In [1]:
from sklearn.cross_validation import train_test_split
from sklearn.naive_bayes import MultinomialNB
from sklearn.pipeline import Pipeline
import pandas as pd
from columns import columns

# Spamalot

This project was designed to explore the use of simple Bayesian analysis, separating training and test data, creating a Bayesian classifier, training the classifier, and testing the classifier. The data used for this project determines whether an email would be considered spam or not based on the frequency of certain strings.

##### Reading the data in. The column headers used are kept in a seperate python file to keep this notebook clean.

In [2]:
df = pd.read_csv('spambase.data', names=columns)

##### The x-values include the series in the DataFrame that are used to determine wether an email is considered spam. The y-values is the series in the DataFrame that indicates whether the email in considered spam. The data is then split into trainging and testing data. 

In [3]:
X = df[columns[:-1]]
y = df["SPAM"]

In [4]:
X_train, X_test, y_train, y_test = train_test_split(X, y, train_size=0.6, random_state=42)

##### Creating a Bayesian classifier and training and testing the data.

In [5]:
bay = MultinomialNB()

In [6]:
bay.fit(X_train, y_train)

MultinomialNB(alpha=1.0, class_prior=None, fit_prior=True)

In [7]:
bay.score(X_train, y_train)

0.78260869565217395

In [8]:
bay.score(X_test, y_test)

0.78109722976643126

##### Predicting with test data and determining that about 61.8% of the test data is not spam. The data provided is known to be 40% spam and 60% not spam. A testing of 61.8% not spam is a decent result considering it is unknown how the data is split amongst the test and train groups.

In [9]:
test = bay.predict(X_test)

In [10]:
not_spam = 0
for item in test:
    if item == 0:
        not_spam += 1

In [11]:
not_spam = not_spam / len(test)
print("Emails not spam: {}%".format(not_spam))

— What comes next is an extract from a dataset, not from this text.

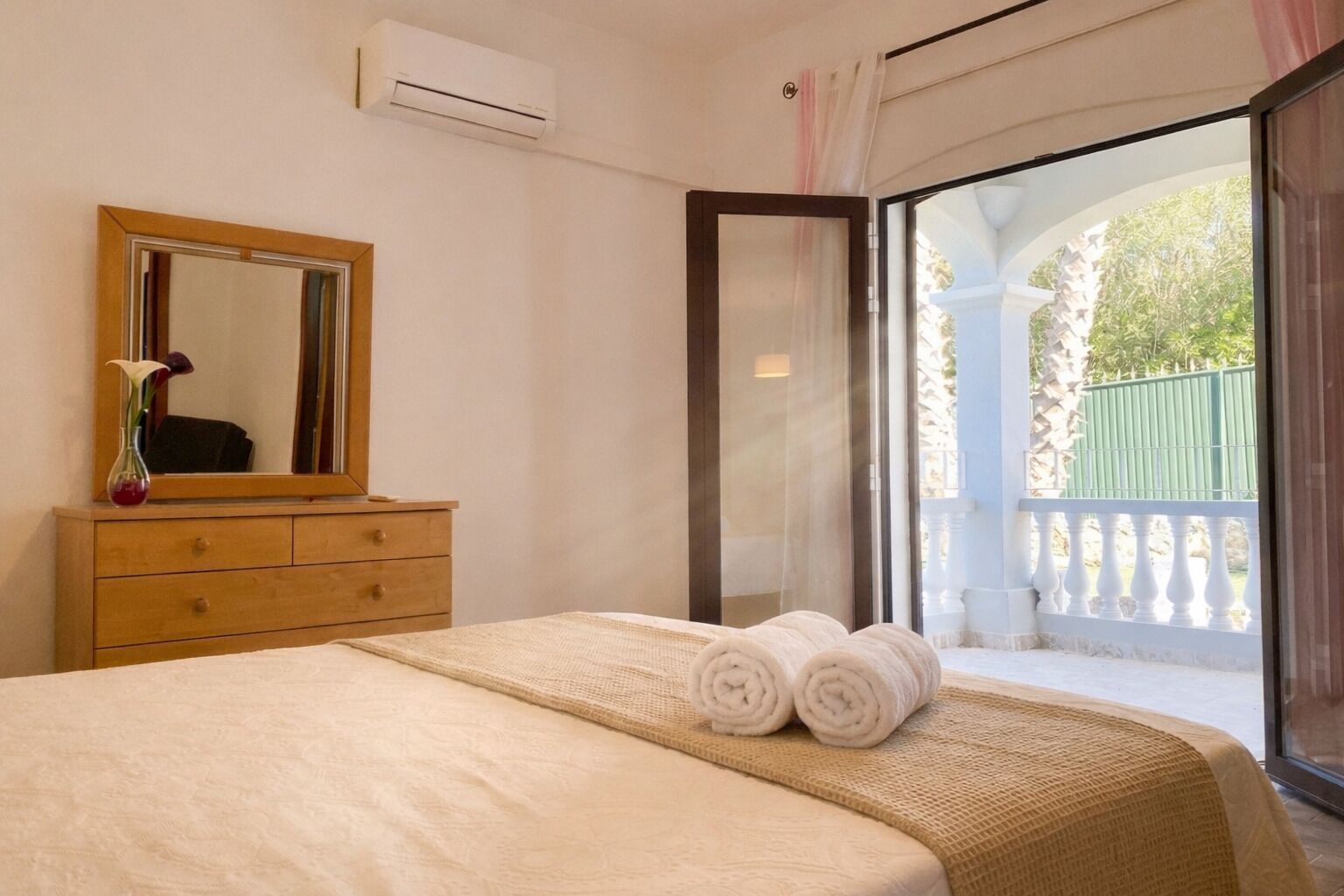 A hotel room with a bed, a dresser, a mirror, and a view of a balcony.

Emails not spam: 0.6181423139598045%


##### Changing the train/test split to determine if a 60/40 split is best.

In [12]:
X_train, X_test, y_train, y_test = train_test_split(X, y, train_size=0.75, random_state=42)

In [13]:
bay = MultinomialNB()
bay.fit(X_train, y_train)
bay.score(X_train, y_train)

0.79130434782608694

In [14]:
bay.score(X_test, y_test)

0.79148566463944392

In [15]:
test = bay.predict(X_test)
not_spam = 0
for item in test:
    if item == 0:
        not_spam += 1
        
not_spam = not_spam / len(test)
print("Emails not spam: {}%".format(not_spam))

Emails not spam: 0.6203301476976543%


##### Changing the train/test split to 75% training and 25% tests results in a higher score by about 0.01; however, the result of finding how many emails are considered not spam increased by less than 1% to 62.0%. Again, it is known that the entire data set includes 60% emails that are classified as not spam, but the exact composition of the testing data set is unknown.